### Task requirements
Pick up the comment thread on the standard deviation of residuals after its last comment and continue it.

### Extracted text
I am confused. We call it Standard Deviation of residuals. The name sounds like it's going to tell us about how spread the residuals are. However, the formula quite looks like root square mean of residuals which tells us about the average prediction error between the points.(5 votes)
- In the video on the same topic of the Statistics and Probability course (https://www.khanacademy.org/math/statistics-probability/describing-relationships-quantitative-data/assessing-the-fit-in-least-squares-regression/v/standard-deviation-of-residuals-or-root-mean-square-error-rmsd), Sal asks us to divide by n-1 (instead of n-2). Could anyone explain what is the difference between the two examples ? I suppose in both cases, we are talking about a sample (statistics) instead of the population (parameter) and hence n should not be used ? Many thanks.(4 votes)
- Did Sal square the sum of the residuals?(3 votes)
- First, he squared each residual individually and then he summed them up.(1 vote)
- For the answer Sal got at6:09, shouldn't it be (sqrt(3)/sqrt(2)) instead of (sqrt(3)/2)(1 vote)

### Dataset excerpt

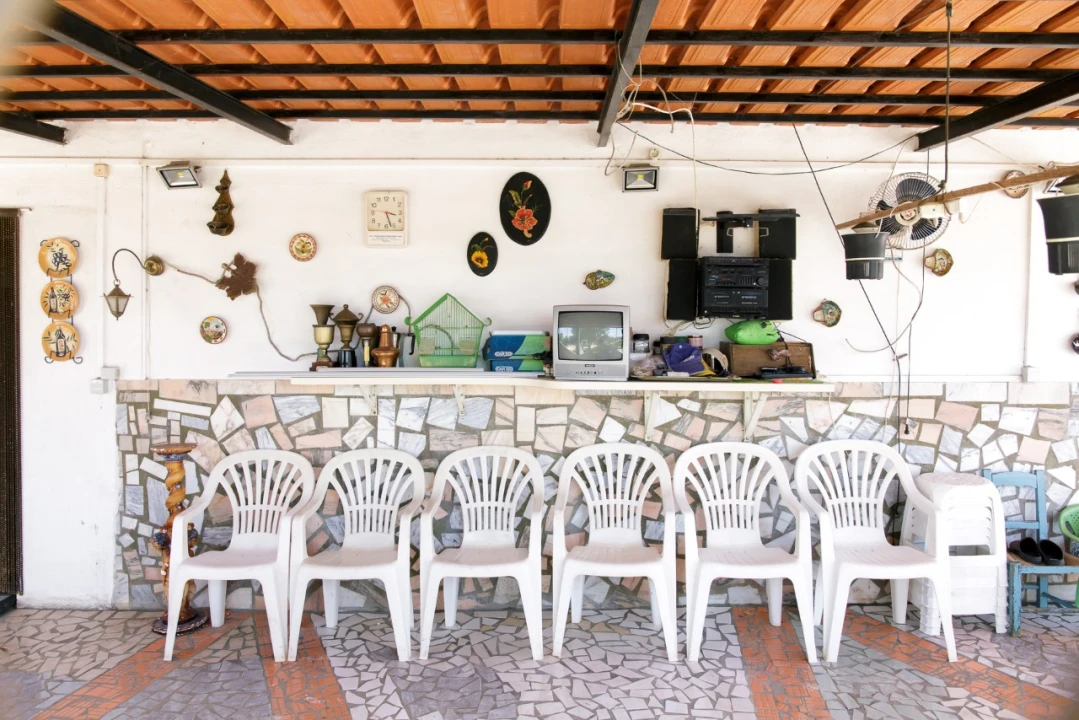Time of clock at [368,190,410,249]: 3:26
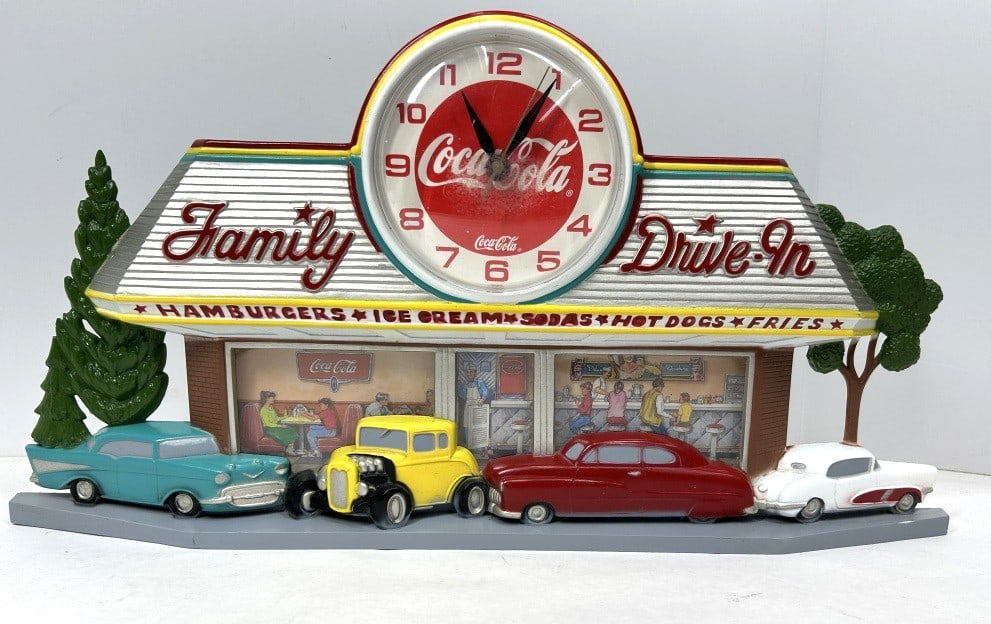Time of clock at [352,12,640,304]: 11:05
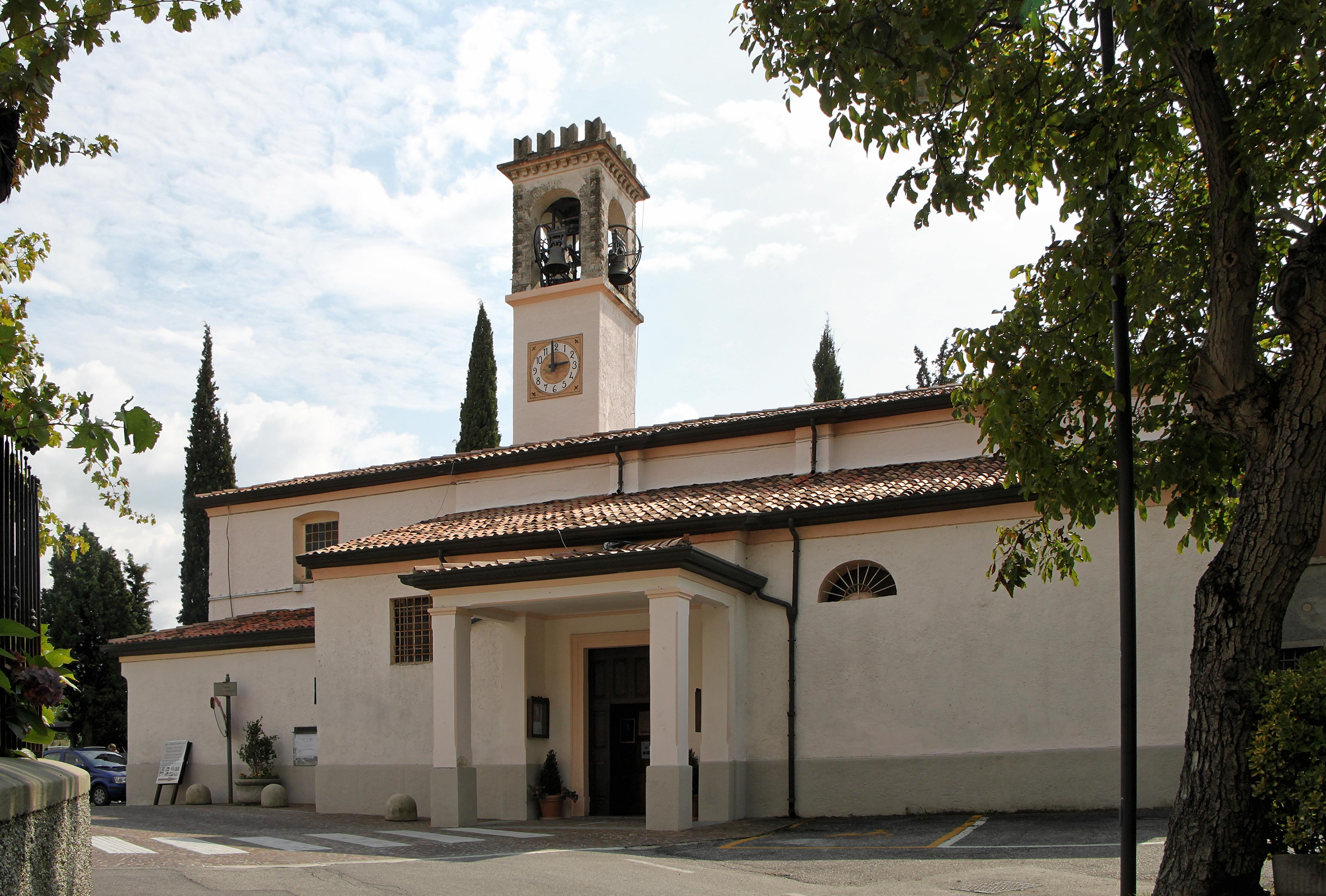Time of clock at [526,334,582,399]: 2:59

### Exercise answer
- No. Sal originally had the equation sqrt(1.5/2). You can then multiply the part inside the parentheses by 1 represented as 2/2, giving us sqrt((1.5*2)/(2*2)), which can be simplified to sqrt(3/4). We can then separate this into sqrt(3)/sqrt(4), where we can finally simplify it to sqrt(3)/2.(2 votes)
- How do I change mi avatar.(1 vote)
- you go to your asinments and click on your charcter and sat all avatar(1 vote)
- How can you solve this on a TI84 Plus?(1 vote)
- I understand the concept and how to do the problems, but what is the point of squaring the residual in general? To go off of that idea, I also don't understand why you can't just do the "regression line of best fit" instead of calling it the "least squares" regression.
Basically, why is anything being squared? Thanks!(0 votes)
- We square everything to essentially get rid of negative values. Otherwise we wouldn't get a "TRUE" idea of how far spread our data is. Think about it, if we have negative differences we will end up with a smaller difference from the regression line. Reducing the difference from our line of best fit.(3 votes)
- Why in the other stats course on this site is RMSD calculated using n-1 in the denominator but here it is calculated using n-2?(1 vote)
- Would we be provided this formula on the AP test, or would we not even need it?(1 vote)
- At1:45, Sal says "divide by two" but he means "subtract by two".(0 votes)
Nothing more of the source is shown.